▸ **Selected passage**:
▬▬▬▬▬▬
Studio album by Freddy King
- Released: 1961
- Recorded: August 25, 1960 – April 5, 1961
- Genre: Blues
- Length: 33:24
- Label: King

Freddy King chronology
| Freddy King Sings (1961) | Let's Hide Away and Dance Away with Freddy King (1961) | Bossa Nova and Blues (1962) |

= Let's Hide Away and Dance Away with Freddy King =

Let's Hide Away and Dance Away with Freddy King is a 1961 instrumental album by blues guitarist and singer Freddie King (at the time spelled "Freddy"). Released on King Records, the album contained a number of influential songs and two hit singles, "Hide Away" and "San-Ho-Zay". The former reached number five on the Billboard Hot R&B chart and number 29 on the broader Hot 100 chart, while the latter reached numbers four and 47. The album, itself influential, has been critically well received.

==Critical reception and influence==

The album and several of the songs it contains have been influential. According to 2006's Encyclopedia of the Blues, the song "Hide Away" has become "[o]ne of the most popular blues instrumentals of all time", a "mandatory staple of blues bands" at its time and "a standard for countless blues and rock musicians performing today."
▬▬▬▬▬▬
▸ **Problem description**: Using the text on the Freddy King album, mark each statement yes if it agrees with the text or no if it does not, and quote the words that decide it: (a) The album was recorded entirely in 1961. (b) The album was released on King Records. (c) The album was poorly received by critics.

▸ **Records**:
▬▬▬▬▬▬
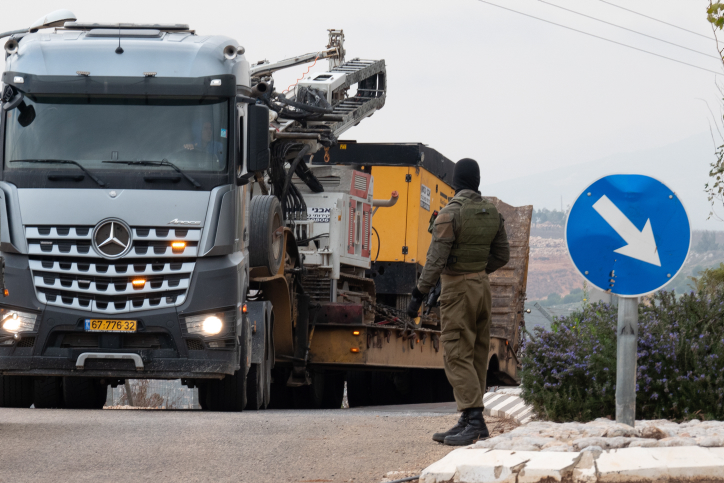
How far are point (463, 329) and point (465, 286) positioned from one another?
0.90 feet

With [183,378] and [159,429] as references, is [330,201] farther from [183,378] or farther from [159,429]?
[159,429]

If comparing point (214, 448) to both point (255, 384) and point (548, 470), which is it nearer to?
point (548, 470)

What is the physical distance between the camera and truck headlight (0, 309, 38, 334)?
384 inches

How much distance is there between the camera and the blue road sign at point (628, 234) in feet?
17.6

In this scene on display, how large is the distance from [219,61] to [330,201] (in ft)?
13.7

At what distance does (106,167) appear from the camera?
31.9 ft

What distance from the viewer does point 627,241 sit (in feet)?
17.9

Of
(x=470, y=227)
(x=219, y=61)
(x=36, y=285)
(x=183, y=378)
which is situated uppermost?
(x=219, y=61)

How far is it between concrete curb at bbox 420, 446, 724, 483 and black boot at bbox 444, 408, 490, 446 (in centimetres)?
157

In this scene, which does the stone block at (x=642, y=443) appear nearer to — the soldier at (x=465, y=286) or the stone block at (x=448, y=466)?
the stone block at (x=448, y=466)

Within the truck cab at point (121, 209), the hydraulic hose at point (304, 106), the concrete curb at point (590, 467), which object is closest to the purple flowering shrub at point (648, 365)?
the concrete curb at point (590, 467)

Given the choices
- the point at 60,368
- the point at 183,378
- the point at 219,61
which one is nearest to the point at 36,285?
the point at 60,368

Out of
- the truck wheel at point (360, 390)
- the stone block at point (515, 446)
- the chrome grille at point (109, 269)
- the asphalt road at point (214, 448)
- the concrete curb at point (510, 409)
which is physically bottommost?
the truck wheel at point (360, 390)

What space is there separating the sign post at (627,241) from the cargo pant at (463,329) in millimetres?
1415
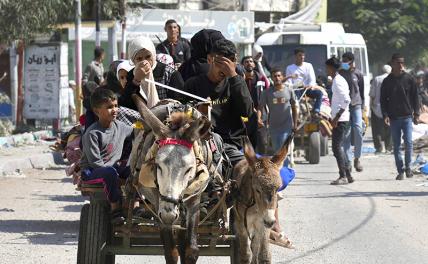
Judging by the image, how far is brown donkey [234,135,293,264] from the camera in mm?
7754

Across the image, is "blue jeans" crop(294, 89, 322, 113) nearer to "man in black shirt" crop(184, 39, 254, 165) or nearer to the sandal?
the sandal

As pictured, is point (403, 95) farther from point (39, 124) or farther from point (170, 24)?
point (39, 124)

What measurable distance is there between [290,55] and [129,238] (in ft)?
68.7

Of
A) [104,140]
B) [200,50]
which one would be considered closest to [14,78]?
[200,50]

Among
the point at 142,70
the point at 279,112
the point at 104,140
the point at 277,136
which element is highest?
the point at 142,70

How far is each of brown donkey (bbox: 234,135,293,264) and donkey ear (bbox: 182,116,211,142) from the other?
440mm

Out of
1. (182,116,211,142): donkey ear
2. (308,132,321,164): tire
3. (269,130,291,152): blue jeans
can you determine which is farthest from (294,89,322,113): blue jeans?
(182,116,211,142): donkey ear

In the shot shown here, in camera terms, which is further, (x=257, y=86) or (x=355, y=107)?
(x=355, y=107)

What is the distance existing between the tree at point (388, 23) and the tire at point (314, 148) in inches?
1055

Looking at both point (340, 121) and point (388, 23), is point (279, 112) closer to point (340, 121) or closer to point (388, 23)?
point (340, 121)

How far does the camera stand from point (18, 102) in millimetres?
29344

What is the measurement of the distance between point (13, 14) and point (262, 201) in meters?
16.2

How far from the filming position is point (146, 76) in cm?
885

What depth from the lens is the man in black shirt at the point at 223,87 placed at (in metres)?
8.62
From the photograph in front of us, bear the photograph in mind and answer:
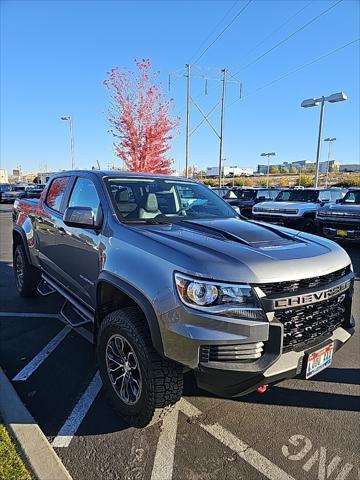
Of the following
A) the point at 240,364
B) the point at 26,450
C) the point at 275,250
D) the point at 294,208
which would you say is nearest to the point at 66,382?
the point at 26,450

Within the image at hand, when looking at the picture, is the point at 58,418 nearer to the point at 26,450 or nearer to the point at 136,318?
the point at 26,450

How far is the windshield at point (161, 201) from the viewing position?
342 cm

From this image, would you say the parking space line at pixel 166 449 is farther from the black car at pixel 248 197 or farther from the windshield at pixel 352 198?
the black car at pixel 248 197

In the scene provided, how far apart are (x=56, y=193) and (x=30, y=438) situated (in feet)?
9.80

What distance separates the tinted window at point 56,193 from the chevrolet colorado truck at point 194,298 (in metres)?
0.97

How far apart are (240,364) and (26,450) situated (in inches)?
58.4

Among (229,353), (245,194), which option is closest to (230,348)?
(229,353)

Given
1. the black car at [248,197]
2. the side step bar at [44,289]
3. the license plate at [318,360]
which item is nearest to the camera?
the license plate at [318,360]

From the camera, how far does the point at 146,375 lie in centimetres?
251

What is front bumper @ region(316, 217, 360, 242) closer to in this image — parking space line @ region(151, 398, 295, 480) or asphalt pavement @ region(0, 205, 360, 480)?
asphalt pavement @ region(0, 205, 360, 480)

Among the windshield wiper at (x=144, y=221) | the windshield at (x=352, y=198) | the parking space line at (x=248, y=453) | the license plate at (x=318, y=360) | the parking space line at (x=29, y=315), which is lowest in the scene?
the parking space line at (x=29, y=315)

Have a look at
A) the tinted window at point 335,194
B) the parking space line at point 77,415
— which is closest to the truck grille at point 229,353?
the parking space line at point 77,415

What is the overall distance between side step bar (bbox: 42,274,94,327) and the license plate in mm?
1907

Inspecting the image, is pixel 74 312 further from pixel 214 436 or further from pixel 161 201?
pixel 214 436
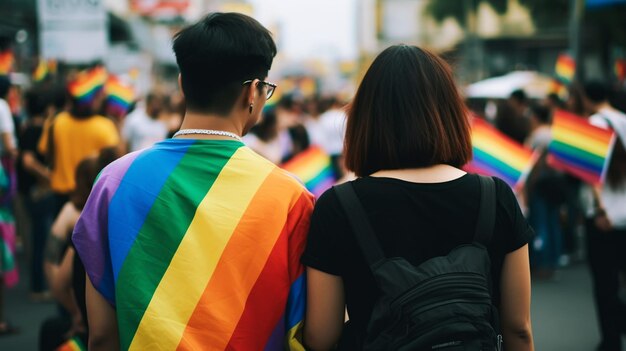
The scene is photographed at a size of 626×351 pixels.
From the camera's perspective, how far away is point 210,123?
255 cm

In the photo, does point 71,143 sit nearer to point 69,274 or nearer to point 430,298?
point 69,274

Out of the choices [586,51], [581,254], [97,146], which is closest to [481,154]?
[97,146]

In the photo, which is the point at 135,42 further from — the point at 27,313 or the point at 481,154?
the point at 481,154

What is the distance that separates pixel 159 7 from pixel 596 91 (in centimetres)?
2857

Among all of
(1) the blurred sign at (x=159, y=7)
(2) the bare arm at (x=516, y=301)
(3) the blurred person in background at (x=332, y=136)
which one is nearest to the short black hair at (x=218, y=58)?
(2) the bare arm at (x=516, y=301)

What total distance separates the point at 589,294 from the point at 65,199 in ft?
18.6

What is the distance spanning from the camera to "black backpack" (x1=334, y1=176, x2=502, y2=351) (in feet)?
7.50

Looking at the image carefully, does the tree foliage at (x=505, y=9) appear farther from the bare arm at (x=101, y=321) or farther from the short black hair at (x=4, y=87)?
the bare arm at (x=101, y=321)

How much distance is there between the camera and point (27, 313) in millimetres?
8406

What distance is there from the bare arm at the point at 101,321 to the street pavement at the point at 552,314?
4800 millimetres

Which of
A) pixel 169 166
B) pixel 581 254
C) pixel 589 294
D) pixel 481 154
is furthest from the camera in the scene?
pixel 581 254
▬▬▬▬▬▬
▸ **Written response**:
(a) No: "Recorded: August 25, 1960 – April 5, 1961"
(b) Yes: "Released on King Records"
(c) No: "has been critically well received"